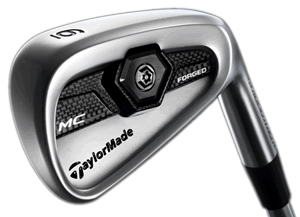 TaylorMade Tour Preferred MC Steel Iron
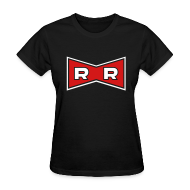 Women's T-Shirts ~ Women's T-Shirt ~ Dragonball: Red Ribbon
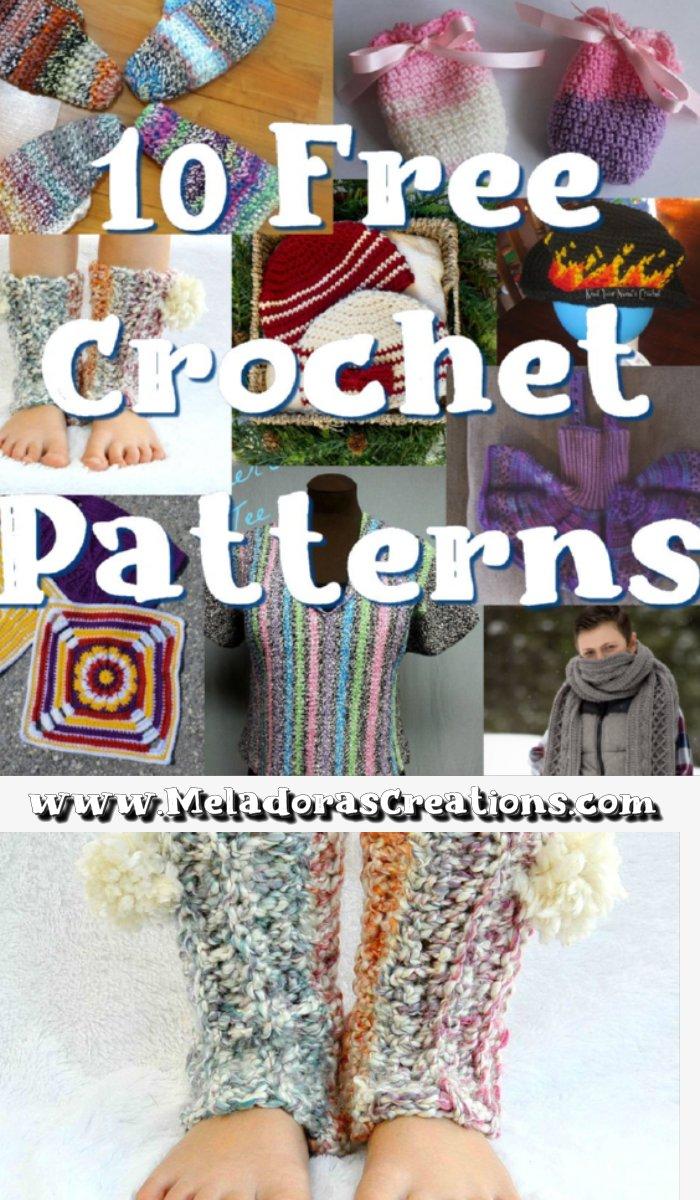 10 Free Crochet Patterns - Oldies but Goodies - Link Blast Round up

PROBLEM TO SOLVE
Go through the material above and repeat it exactly. Omit the pictures.

EXERCISE RESPONSE
 TaylorMade Tour Preferred MC Steel Iron
 Women's T-Shirts ~ Women's T-Shirt ~ Dragonball: Red Ribbon
 10 Free Crochet Patterns - Oldies but Goodies - Link Blast Round up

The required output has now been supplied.